Di sisi lain, seorang pria bersama kedua rekannya berjalan memasuki rumah megah bekas kejadian mengerikan beberapa minggu lalu. “Periksa setiap sisi. Jangan sampai ada yang terlewat.” Kedua rekannya mengangguk mengerti, “Baik Tuan Hyo Shin.”

Tiga orang di bagian kedetektifan itu berpencar. Dua orang ke arah kamar dan gudang. Sedangkan Hyo Shin sendiri pergi ke dapur.

Di perhatikan lamat-lamat apa yang ada di dapur itu. Walaupun suasananya gelap, namun bekas darah yang mengering masih terlihat jelas di lantai dapur. Berantakan, pasti! Kompor yang mulai tertutup debu, piring-piring pecah, sendok, garpu, semuanya ada walau beberapa telah hancur. Tapi……………………………………… setiap rumah pasti punya pisau kan? Dan, disini tidak ada pisau.

––Aneh

“Bukankah waktu itu dia bilang ada pisau tergeletak disamping jasad orang tuanya? Perasaan kemarin aku tidak menemukan pisau. Kemana pisau itu?”
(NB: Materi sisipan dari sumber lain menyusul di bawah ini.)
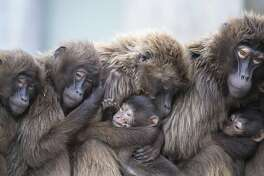 In this Jan 3, 2018 photo several female Gelada baboons, also known as bleeding-heart baboons, cuddle with their youngs in order to keep warm at the Wilhelma zoo in Stuttgart, Germany. (Sebastian Gollnow/dpa via AP)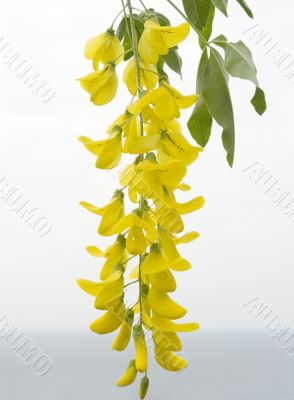 Flower of a yellow acacia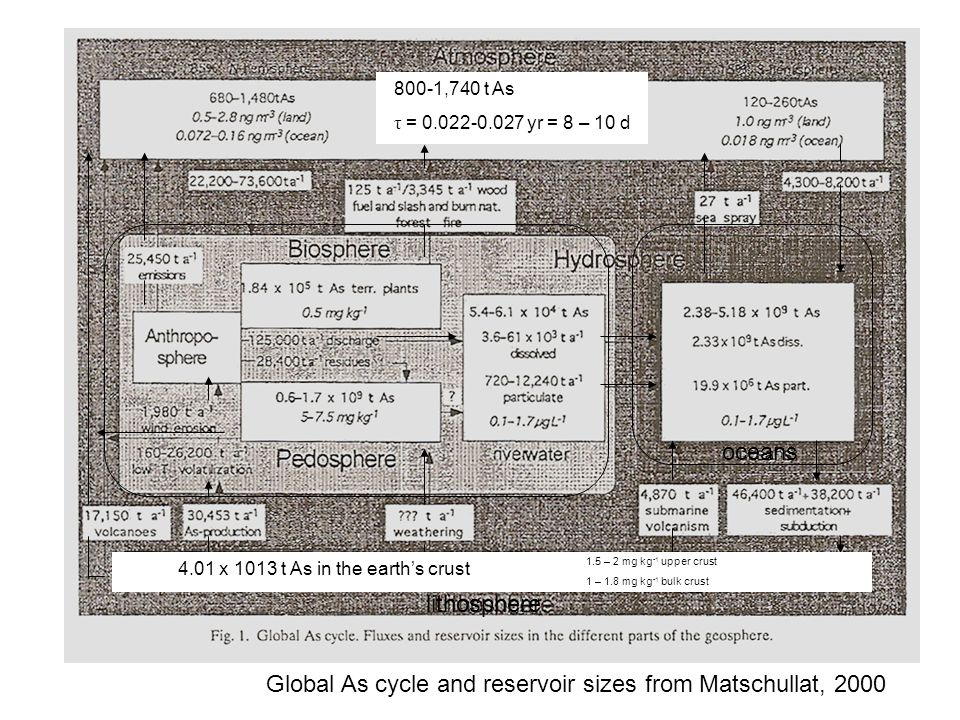 Global Arsenic Cycle and Reservoir Sizes
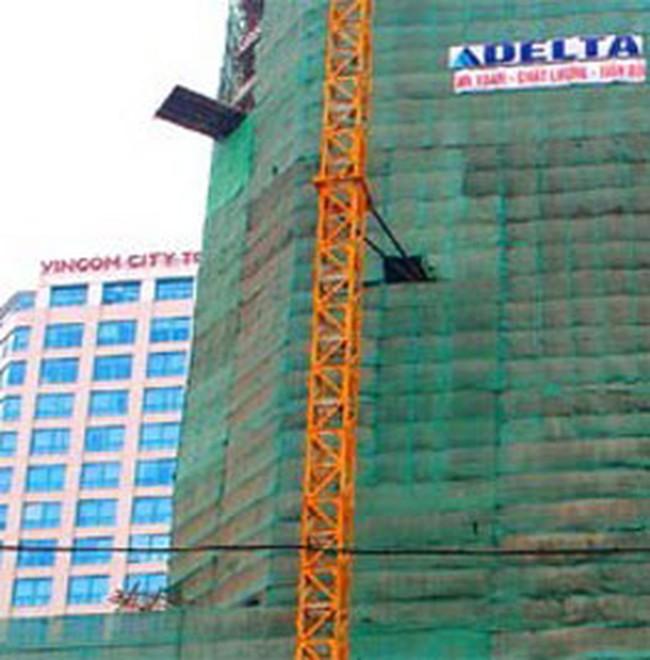 VIC: 6 tháng đầu 2009 lãi 66,6 tỷ đồng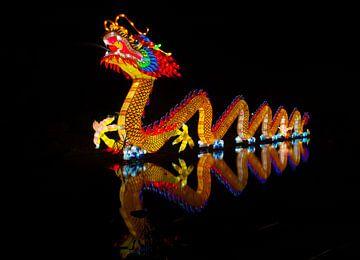 Reflection Dragon (Draak)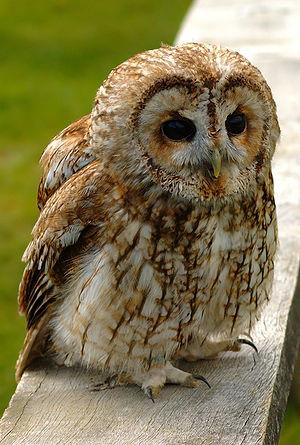 A tawny owl (Strix aluco). Français : Une chou...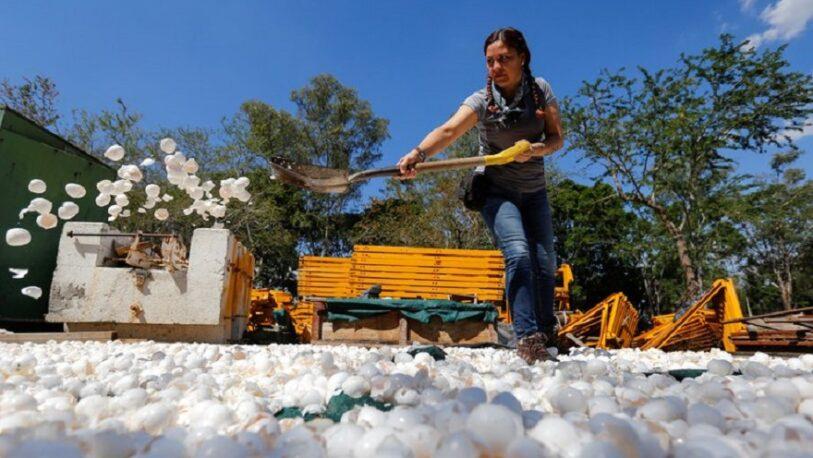 Cual es la iniciativa para limpiar uno de los ríos más contaminados de México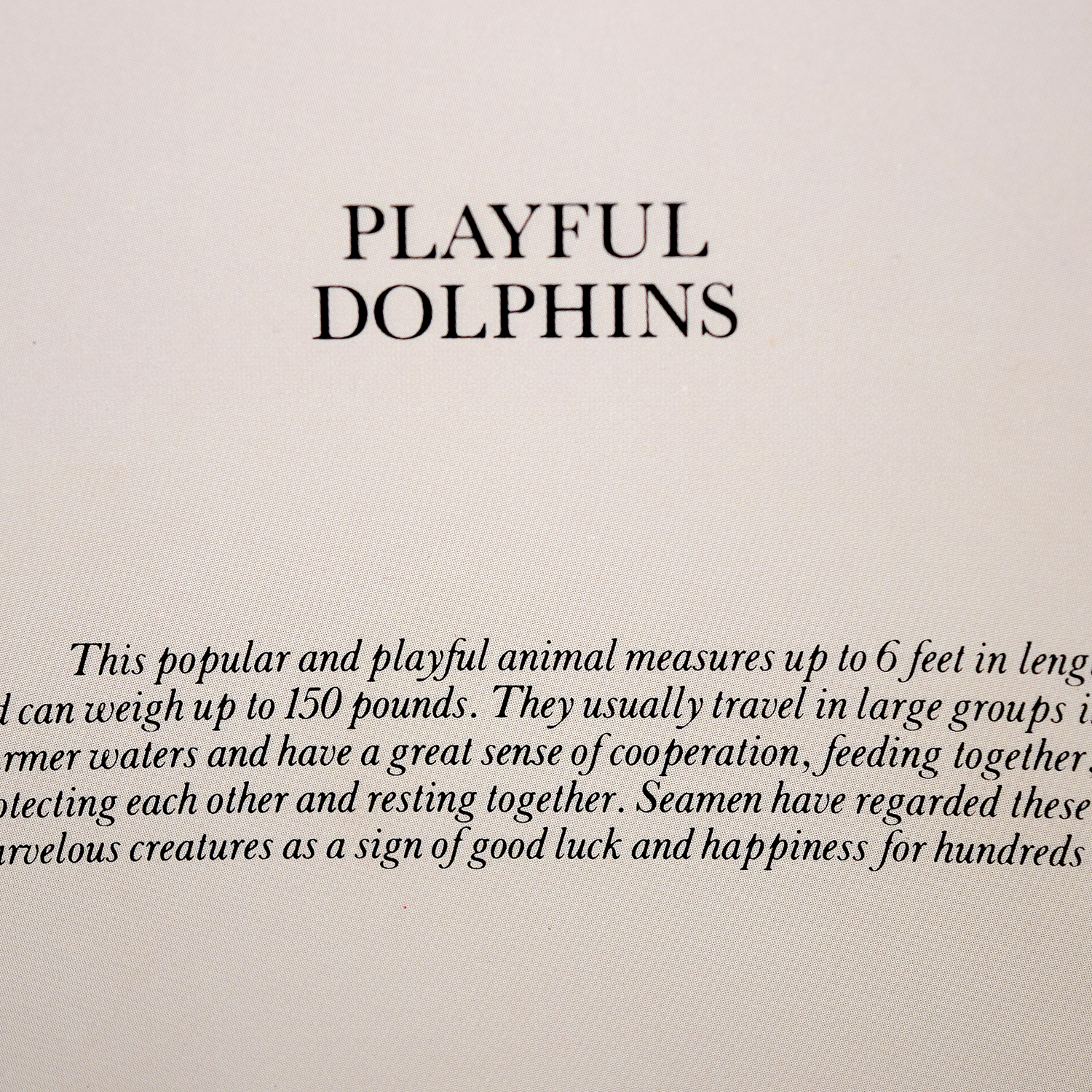 Portal Productions, Ltd. Portal Productions Playful Dolphins Lithograph second hand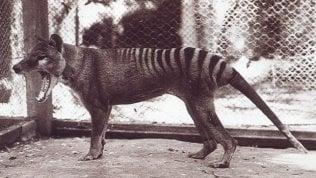 Avvistata tigre della Tasmania: via a ricerche, era ritenuta estinta
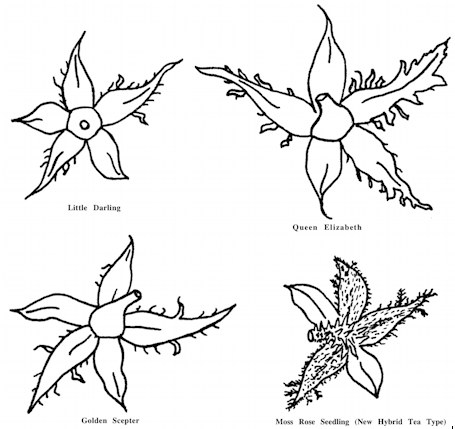 Moore: Study of Miniatures and Mosses (1968)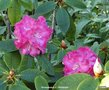 vignette Rhododendron X ' GERMANIA '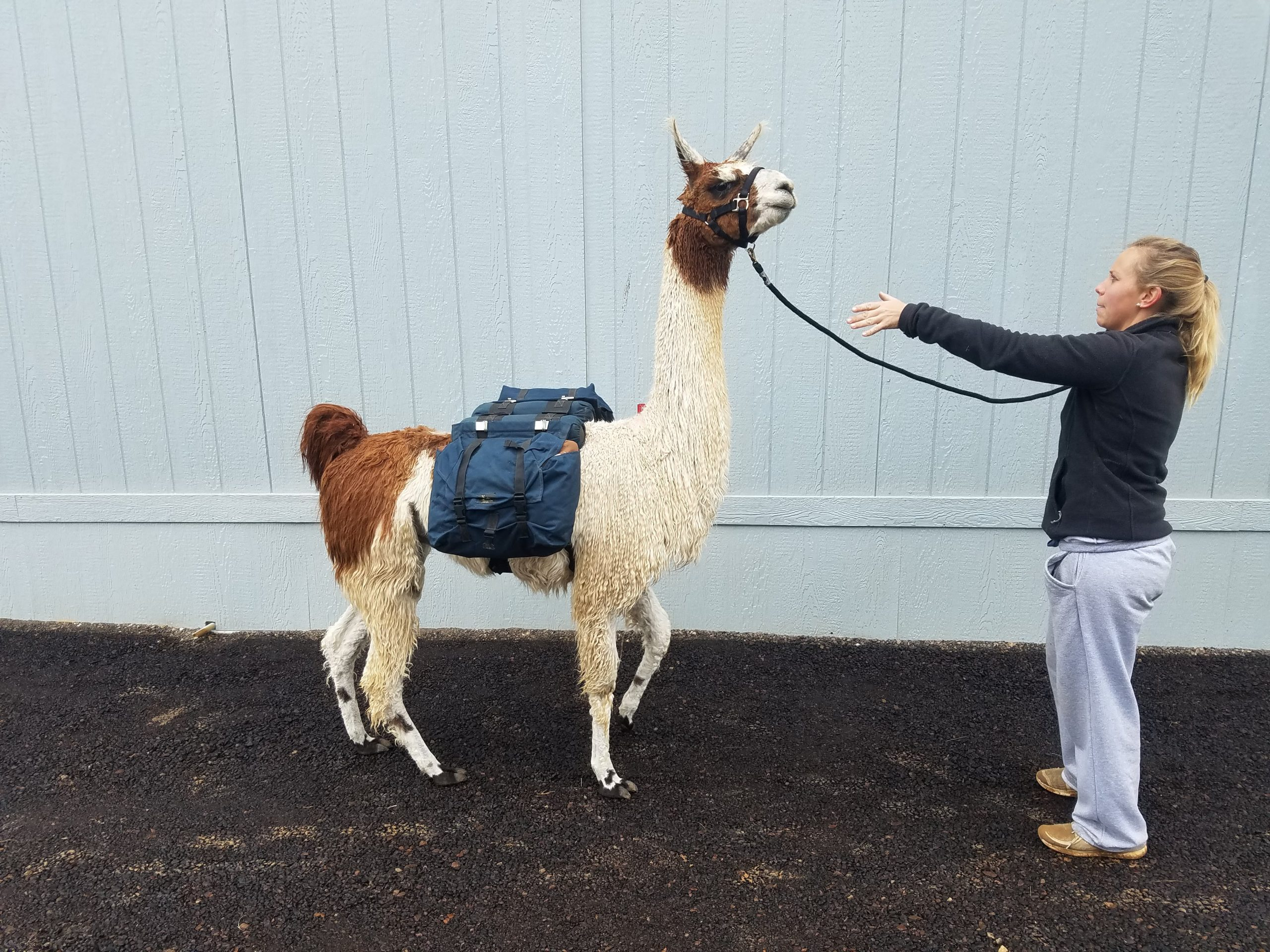 Leslie Lane Llama Farm-BridalBuzz-San Antonio Weddings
Hyo Shin berjalan lagi sampai ia menemukan sebuah pintu kayu reyot di belakang dapur. Di bukanya pintu itu pelan-pelan, oh, ternyata ini pintu penghubung antara dapur dan halaman belakang.

Hyo Shin semakin tertarik menjelajahi rumah ini. Kini ada sedikit rasa lega dalam benaknya. Rasa leganya semakin membuncah saat manik matanya menangkap sesuatu yang aneh di dekat pagar.

Pria tinggi itu berlari menuju pagar untuk melihat benda apa itu. Sebuah lubang yang tak tertutup sempurna. Kilauan yang menyilaukan datang dari dalam lubang. Dengan terburu-buru, Hyo Shin menggali lubang itu. Dan ia menemukan… pisau.

“Wow.” Gumam Hyo Shin diiringi senyum kemenangan. “Ternyata dia pintar juga.”

Tanpa ia ketahui, mata merah menyala tengah memperhatikannya dari balik pepohonan.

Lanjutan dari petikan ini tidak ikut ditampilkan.